Harry’s Razors

harry's.jpgToday on Does This Even Work?, I take a look at yet another shaving product.

Harry’s Razors advertise themselves as a premium razor for someone wanting to save a few cents.  It’s not an unreasonable hope that a quality razor can be made without charging upwards of $20 for replacement razors.  Seriously, Gillette, you’re fucking ridiculous with your pricing.  But can the advertising really be believed?

The main competitor for Harry’s seems to be Dollar Shave Club, which to my understanding is only available through a mail order service.  Harry’s, on the other hand, can easily be found at Target, which made my decision on which product to try a lot easier.  After all, what happens if I need a new razor and my monthly allotment hasn’t arrived in the post?  Not to mention that Harry’s is only a fraction more expensive than Dollar Shave Club to begin with.  So on that end, Harry’s wins.
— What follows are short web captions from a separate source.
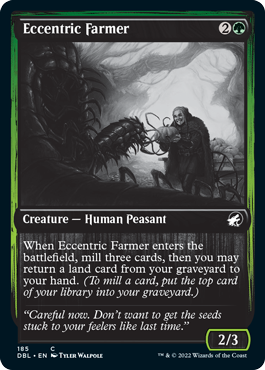 Eccentric Farmer [Innistrad: Double Feature] Magic: The Gathering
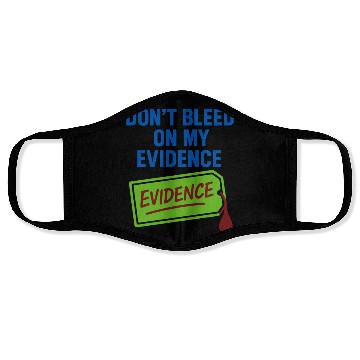 Discover Forensic Chemist Crime Lab Toxicology Science Face Masks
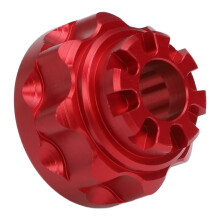 Custodia del differenziale in alluminio rosso per auto RC 1/10.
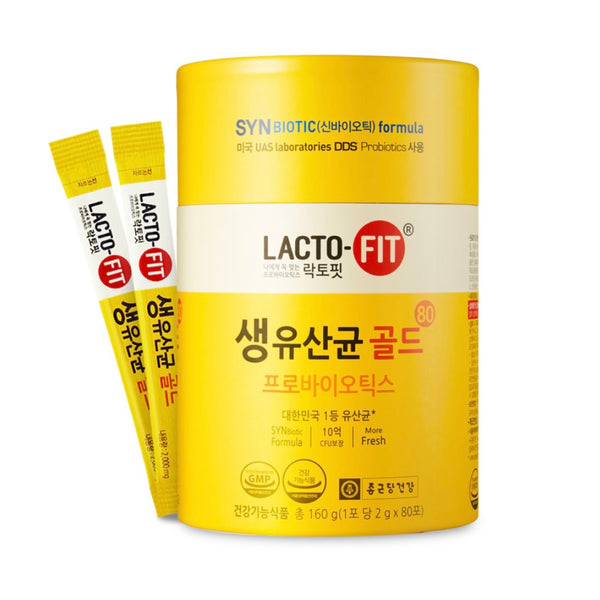 【現貨】 鍾根堂Lacto-fit Golden 升級版黃金腸道健康益生菌 80入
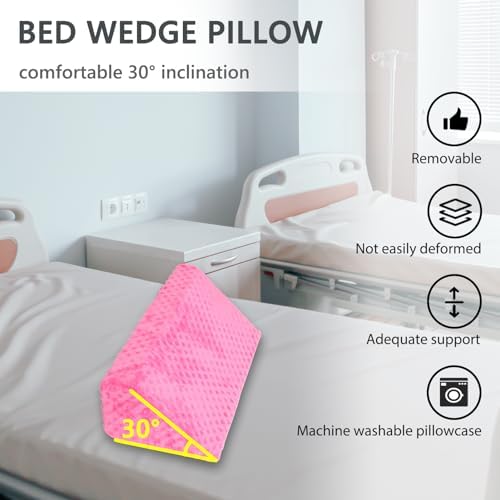 Jacobable Wedge Pillow for Side Sleeping Support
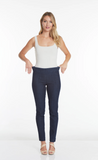 Slimsation DENIM LONG/Narrow Women's Wide Band Pull-On Straight Leg Pant With Tummy Control (M2604P)- DENIM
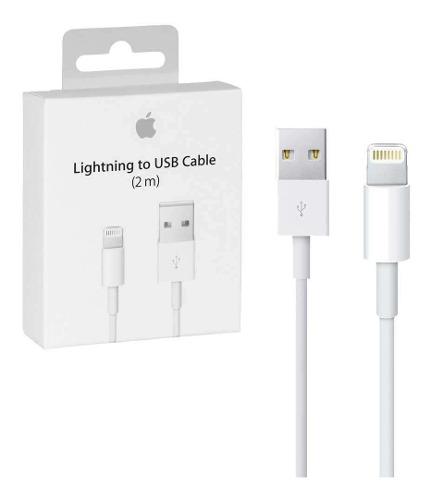 Cable Original 2m Cargador iPhone 5 6 7 X Xs Lightning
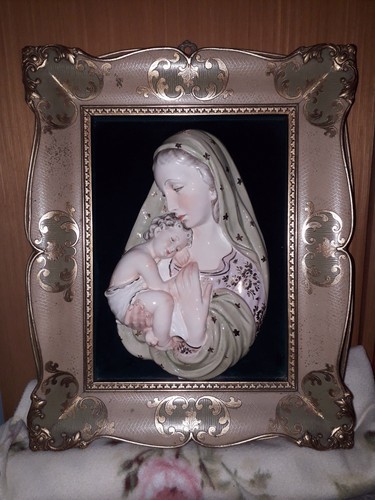 Antico quadro madonna con - antico,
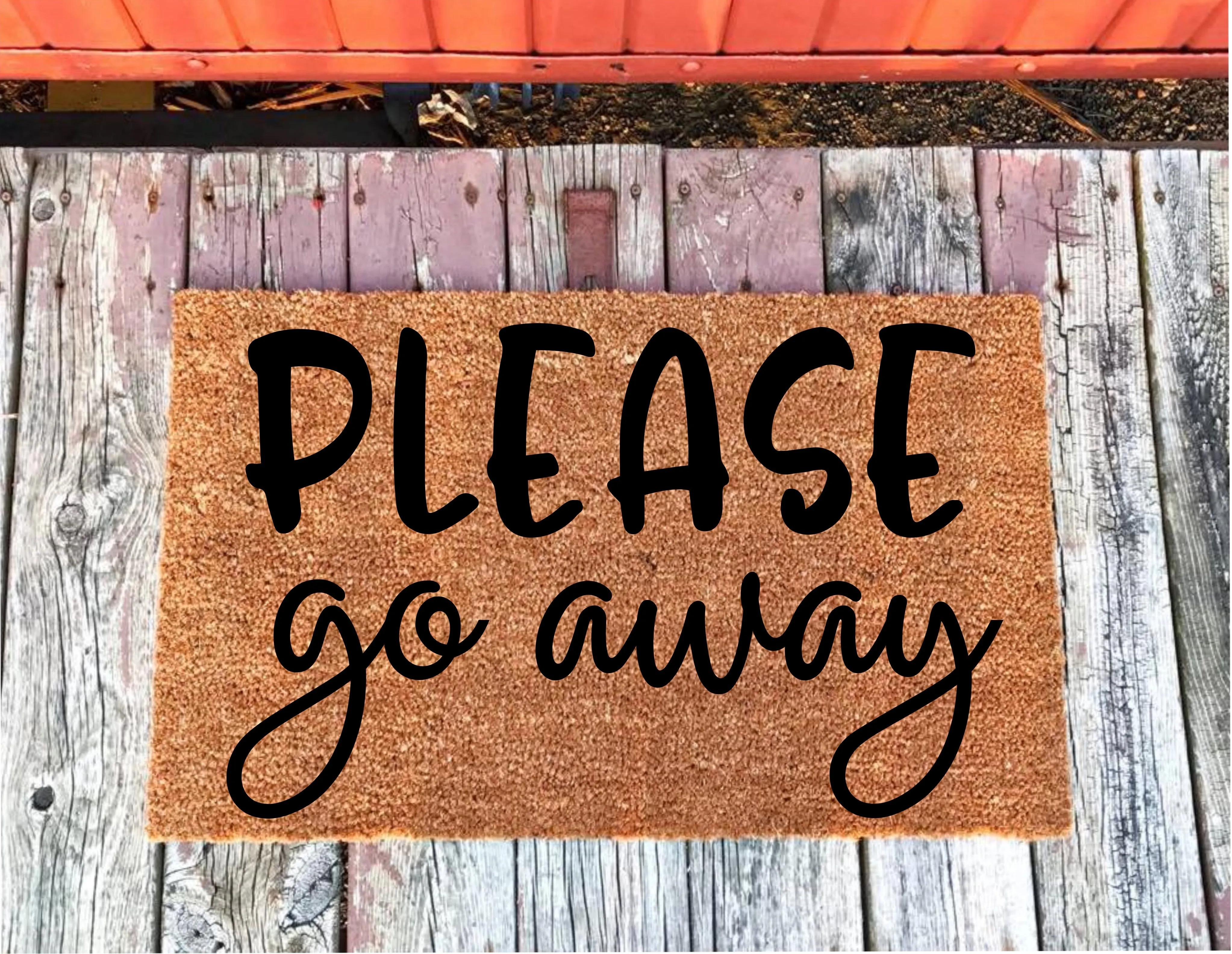 Please Go Away Doormat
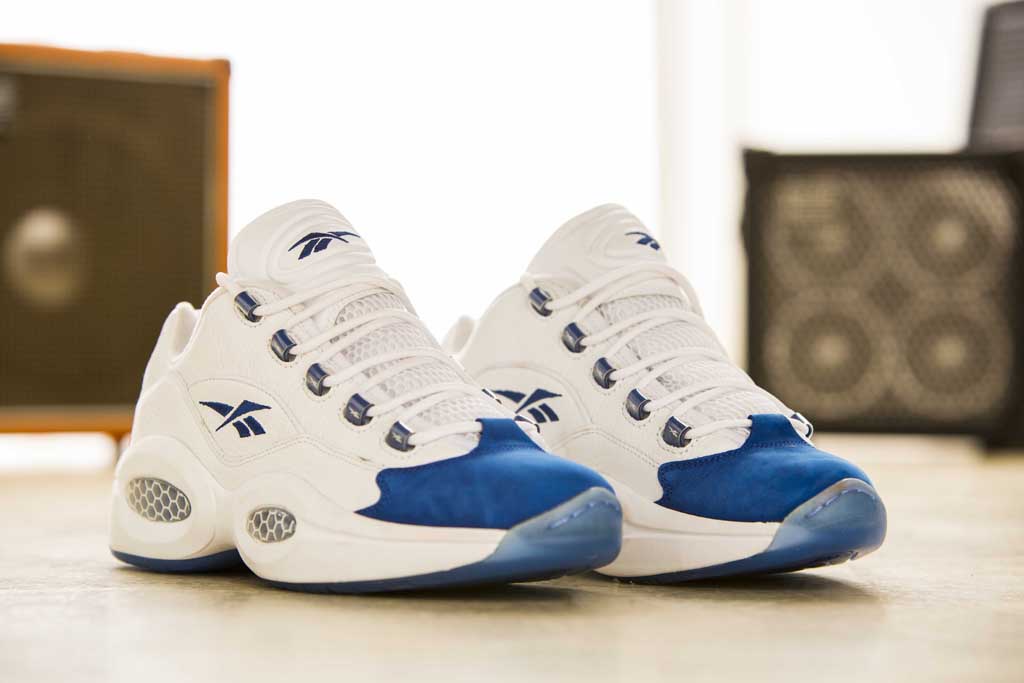 reebok question blue suede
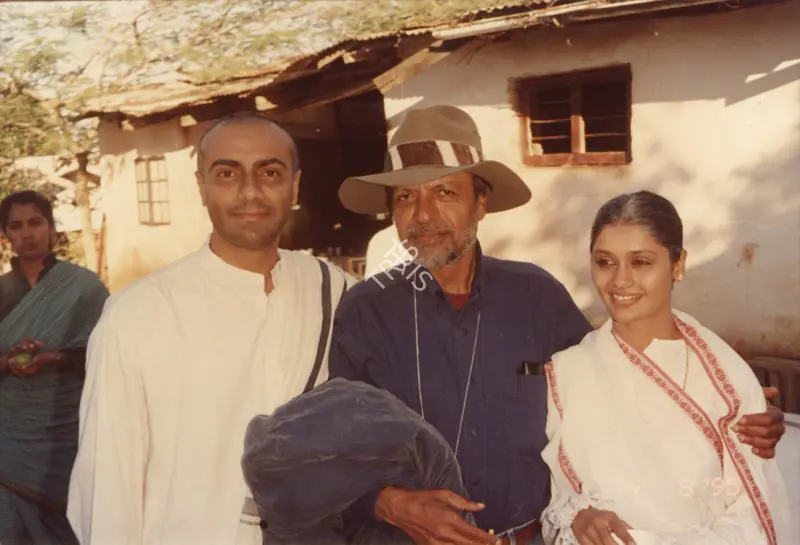 Mehta, Ashok (Cinematographer), The Making of the Mahatma, 1996 | Working Still | CinemaEducation | 00675725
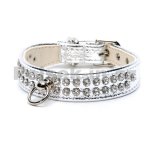 Doggie Fashion obojok Betty s kamínky stříbrný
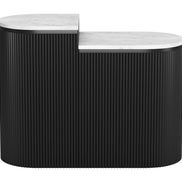 Ormara Side Table Set (2-Piece) White & Black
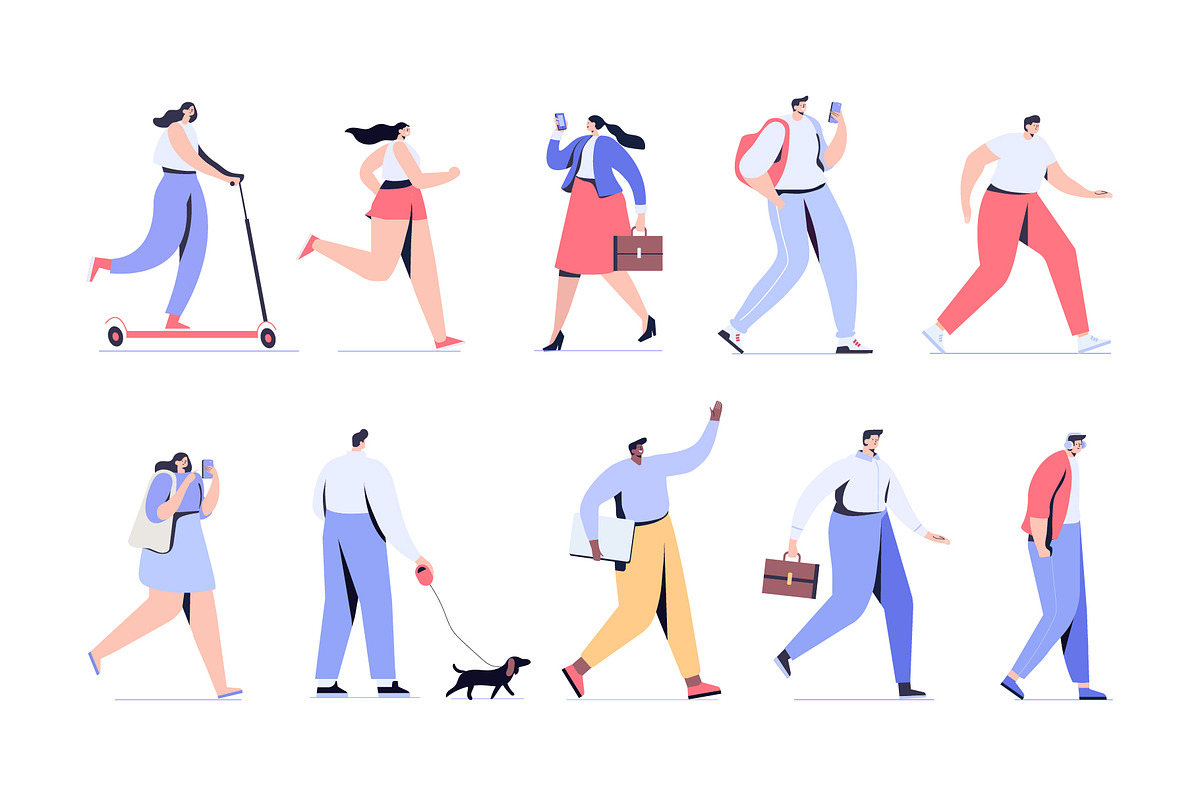 Big Vector set of people characters, a Person Illustration by Vector_Art (Photo 6 of 25)
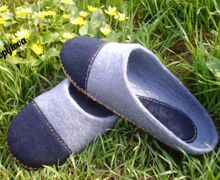 тапочки из шерсти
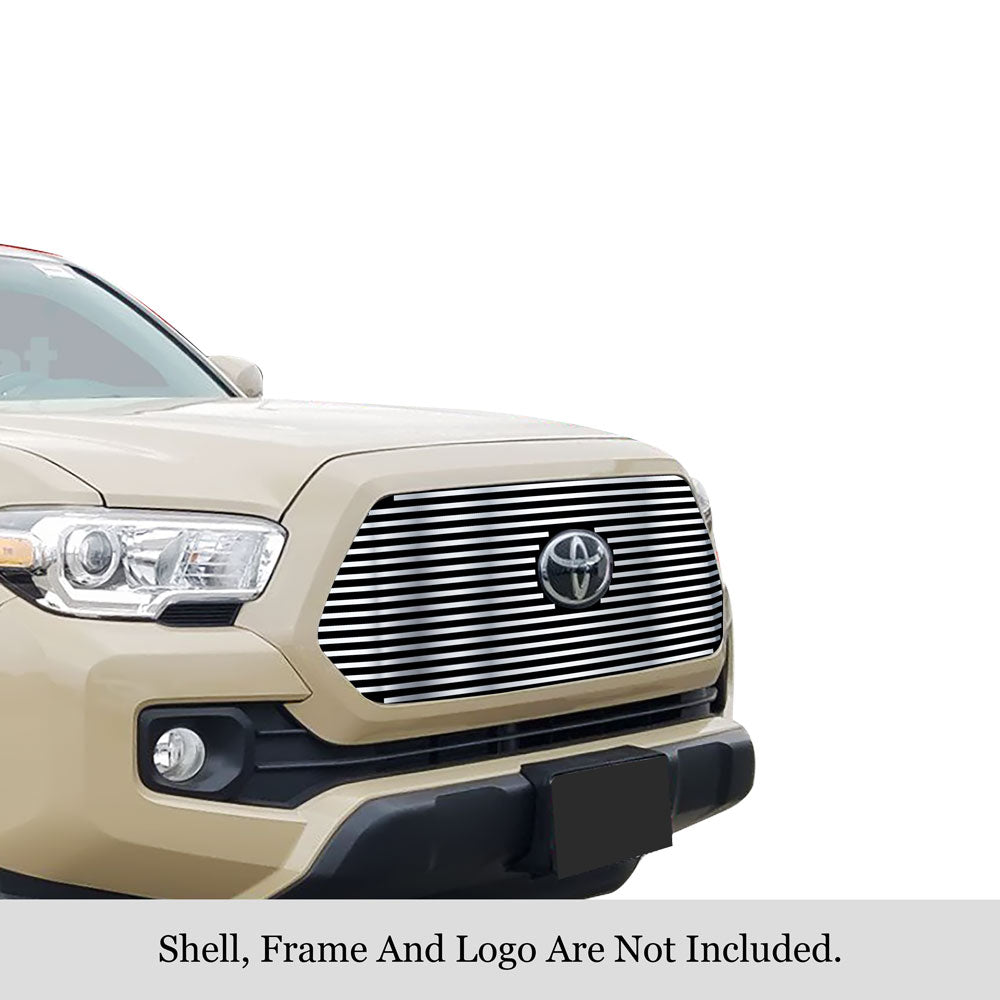 APS GR20HFJ31S Main Upper Stainless Steel Billet Grille Fits 2018-2019 Toyota Tacoma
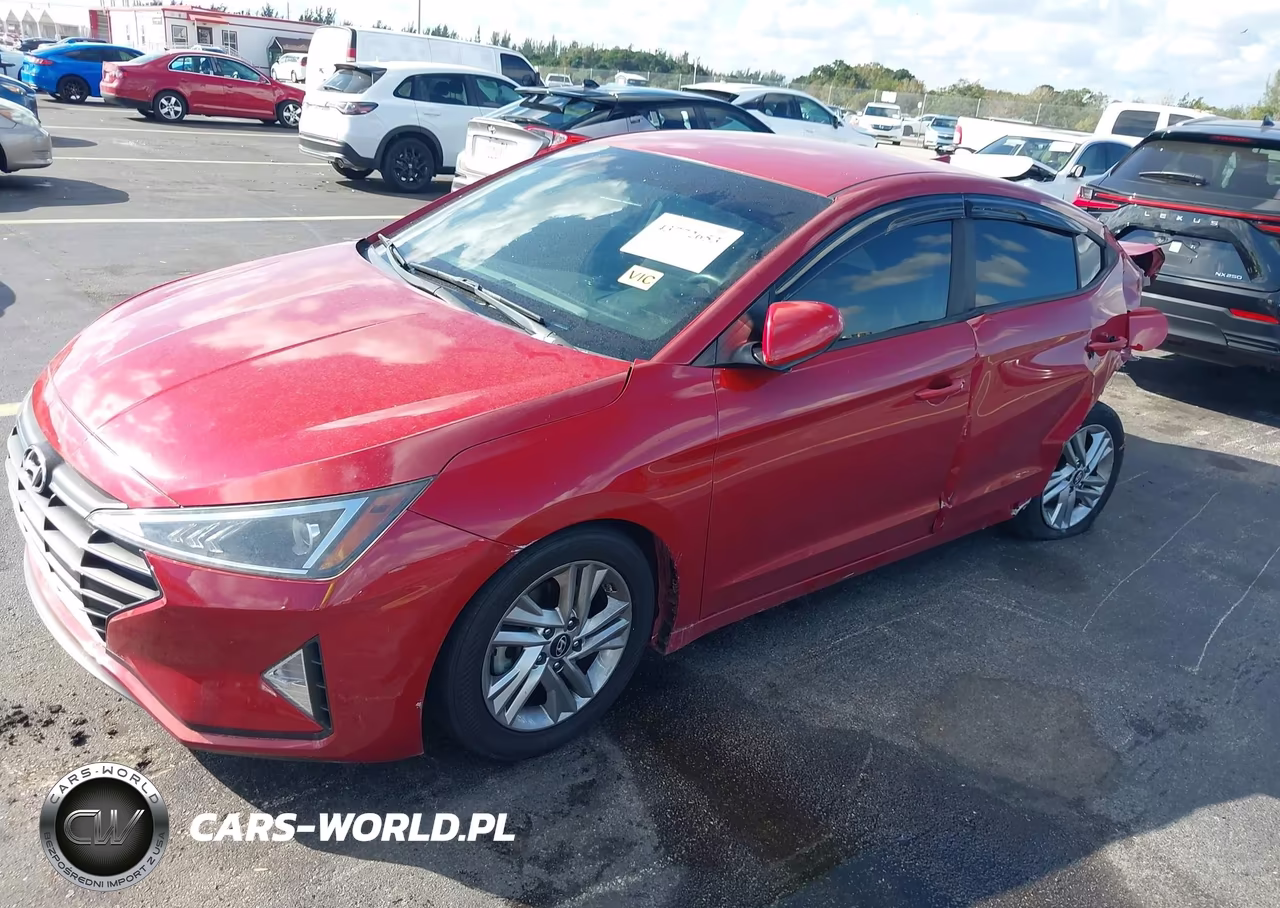 2019 Hyundai Elantra Sel VIN:KMHD84LF5KU771238 - 2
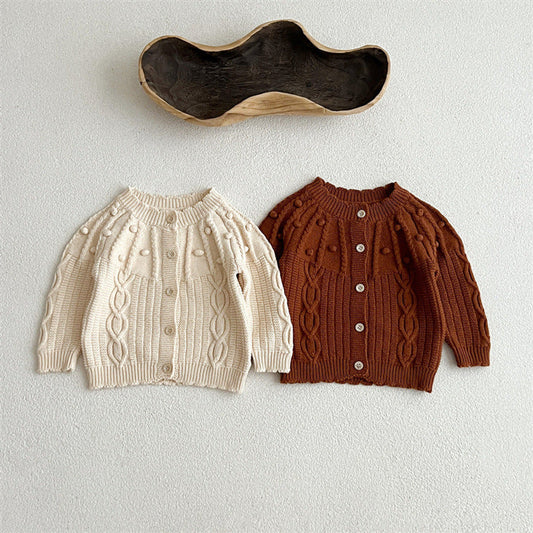 MyKids-USA® Vintage Style Quality Single Breasted Design Cardigan
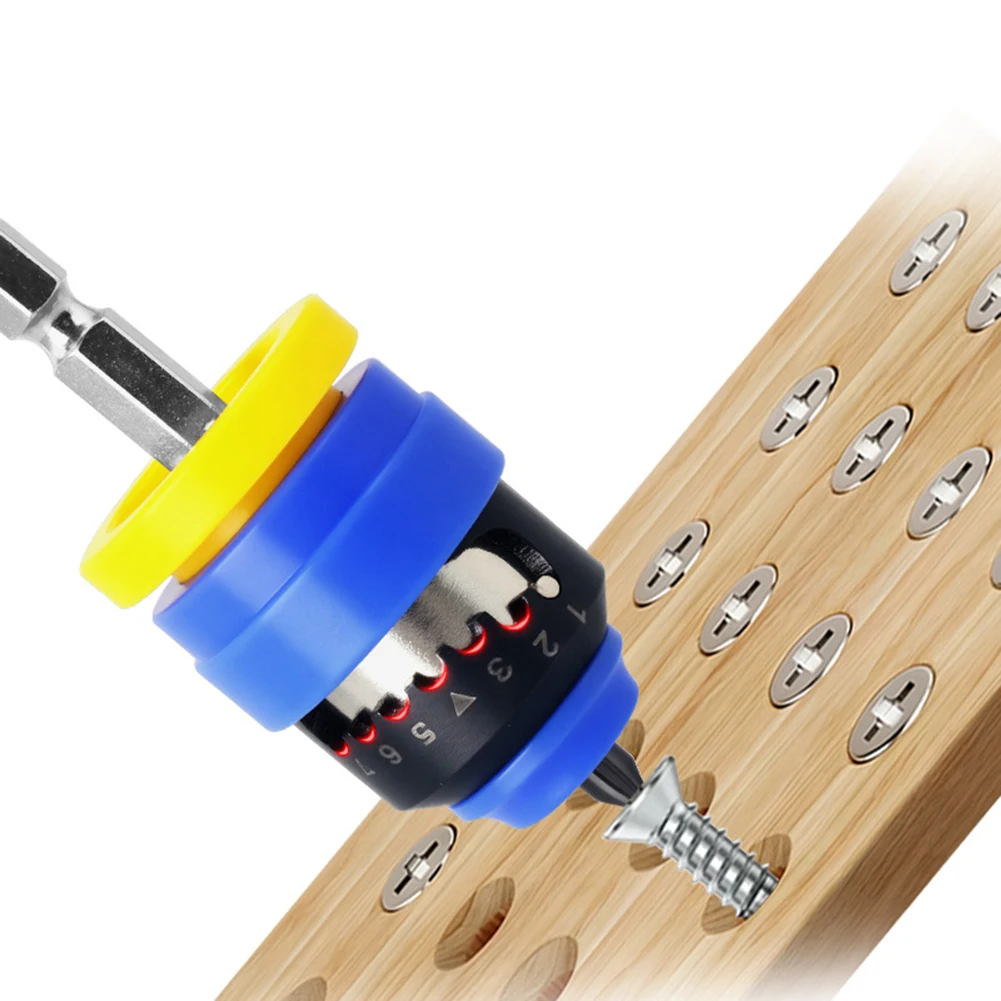 

Automatic Clutch Bit Depth Regulator Adjustable Screw Depth Locator 6.35mm Hex Shank For Gypsum Board Woodworking Tools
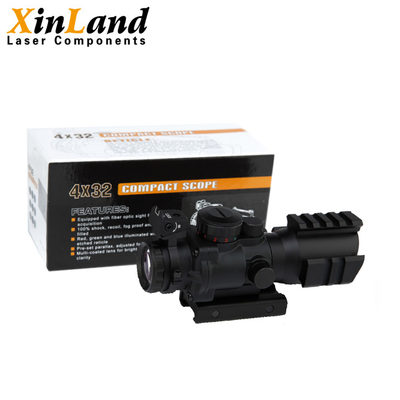 4X32 Magnified Rifle Scope Crosshair Reticle Scope Can Mounts To Any Picatinny Rail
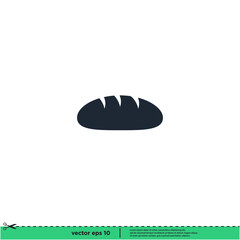 bread icon vector illustration simple design element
Price is a major selling point with these razors.  If I were to purchase replacement cartridges for my Gillette Fusion, I would be paying roughly $18 after tax.  Harry’s, on the other hand, charges about $8 for their cartridges.  Definitely see the appeal here.

But how does it shave?  Well, much like with Shave Secret, I decided to use it on some sensitive naughty bits to see, though I will clarify that I did not use Shave Secret for this product test but, instead, Gillette shave gel that I typically use, as to properly compare between my old razor and Harry’s.  Although there were a few minor cuts (as would be the case with any new razor), I found the shave to be above average for a razor in its price range.  It really was like taking a weed whacker to my pubes and took virtually no time at all.  I was truly impressed.

As far as shaving my face is concerned, I was impressed with the precision razor on the top of the cartridge, much like my Gillette Fusion had.  Since I have a chin strap that runs down my face, it’s very convenient to have that feature for meticulous grooming.

However, not everything with this razor is worthy of positive praise.  One noticeable difference with these blade cartridges is that the casing around the blades is made of plastic.  Not at all something that would be surprising for a cheaper blade, but this is supposed to rival Gillette and Schick, not the disposable Noxema razors.  As a result, if you’re clumsy enough to drop your razor on the right spot, the entire razor separates and is essentially ruined.  I’ve never seen that with any razor, and I wish I had taken  a picture.

The razors themselves don’t seem to last too long, either.  After a few normal shaves with the non-pube cartridge, I noticed that more effort was needed for a proper shave than before.  After about ten shaves, there was very little point in even using it.  By comparison, my Gillette razors would last significantly longer than that depending on how they were used.  With this in mind, if you’re getting only half the usage at half the price, why would it be worth it to use Harry’s?

Finally, as much as I bragged about the precision razor previously, I need to explain that the version on Gillette razors is much better than Harry’s.  Although Harry’s version did cut the hair, it cut my skin up, as well.  Perhaps some of that is to be expected, but not to the degree I experienced it with Harry’s.  Luckily, they were never very deep cuts and were pretty quick to heal, but still.

In short, Harry’s razors provide a somewhat cost efficient option for those not looking to get raped in the ass by the major razor companies.  However, the money one saves on these razors really turns out not to be worth it.  Perhaps Dollar Shave Club is a better option, but without having tried them, I cannot say for sure.  Still, it’s not the worst shave I’ve ever had.